Le silence qui succéda à l’écho de cette invective dérisoire donna à la jeune fille l’impression qu’elle était devenue sourde. Elle battit des pieds pour se réchauffer, et ce son-là lui-même, amorti par la neige, ne suffit pas à remplir l’espace autour d’elle.

Le vent avait forci. La lampe extérieure créait une zone circulaire autour du perron, comparable aux bulles de plastiques qu’il faut secouer pour faire neiger sur un monument. Au-delà il faisait noir. En bas des marches, la Clio d’Alix se fondait dans l’uniformité. Elles se cramponnèrent pour ne pas glisser en descendant et s’avancèrent vers le véhicule, de la neige jusqu’aux chevilles. Alix dont les doigts s’engourdissaient eut besoin de plusieurs secondes avant de parvenir à ouvrir son coffre. Elle s’empara de sa valise tandis que Sandrine attrapait le sac de voyage.
— C’est tout ?
— Oui, répondit Alix en refermant le coffre.

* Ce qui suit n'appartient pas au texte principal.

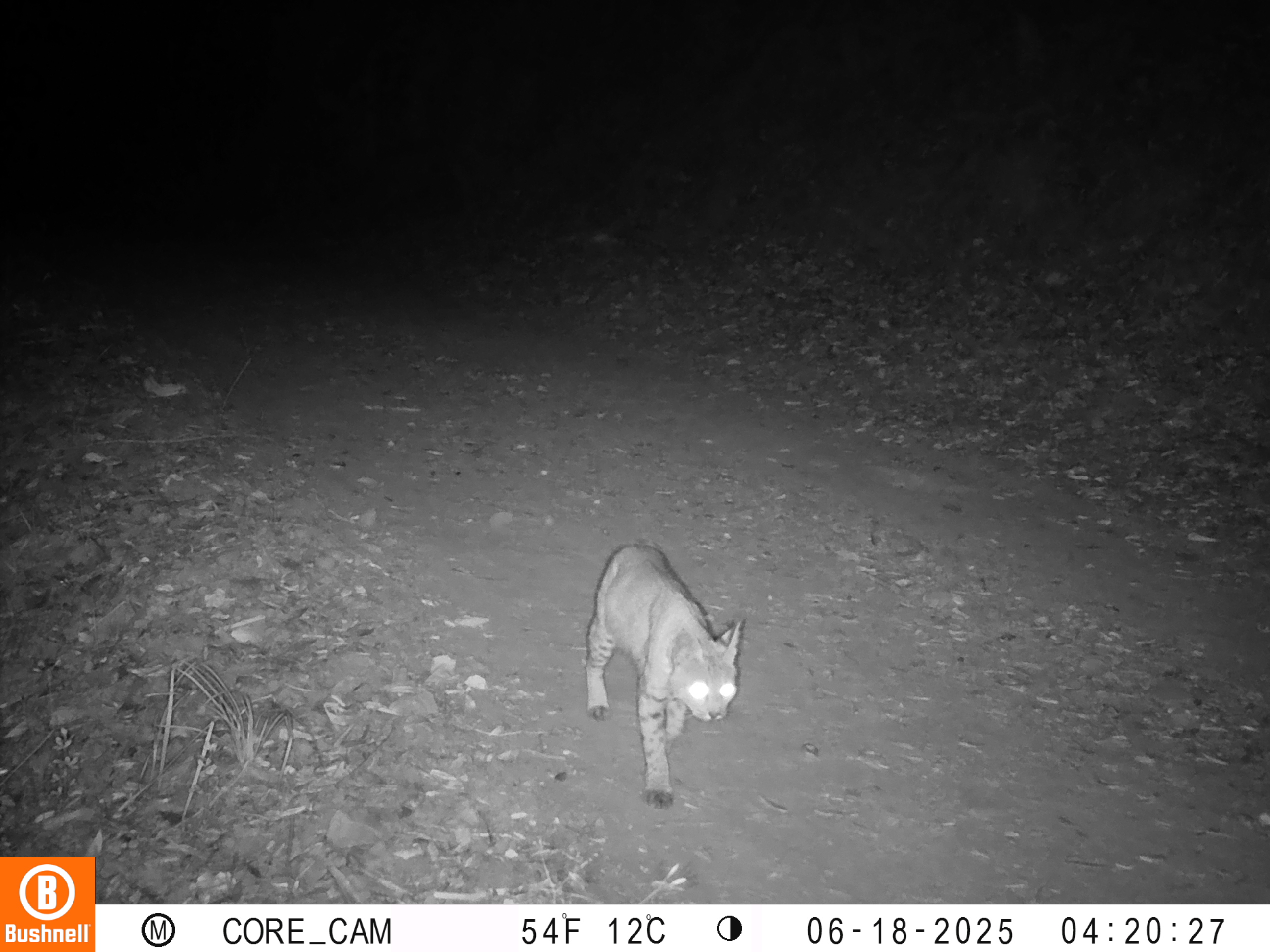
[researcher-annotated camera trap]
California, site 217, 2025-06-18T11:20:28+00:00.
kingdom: Animalia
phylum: Chordata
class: Mammalia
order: Carnivora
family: Felidae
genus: Lynx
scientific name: Lynx rufus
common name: bobcat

Elle fit demi-tour et se retrouva face au manoir. L’éclairage extérieur n’était pas suffisamment puissant pour atteindre le sommet du bâtiment, mais, tandis que la tour gauche restait plongée dans l’obscurité, la fenêtre de la pièce qu’elles avaient quittée quelques instants plus tôt donnait à la tour droite un aspect accueillant. Elle leva les yeux, savourant par avance la chaleur du foyer qu’elle allait retrouver dans cinq minutes. À cet instant, quelqu’un la regarda par la fenêtre.
Elle s’arrêta net et Sandrine, qui marchait juste derrière, la heurta avec un cri de surprise.
— Qu’est-ce qu’il y a ? Avance !
— Il y a quelqu’un chez toi, murmura Alix.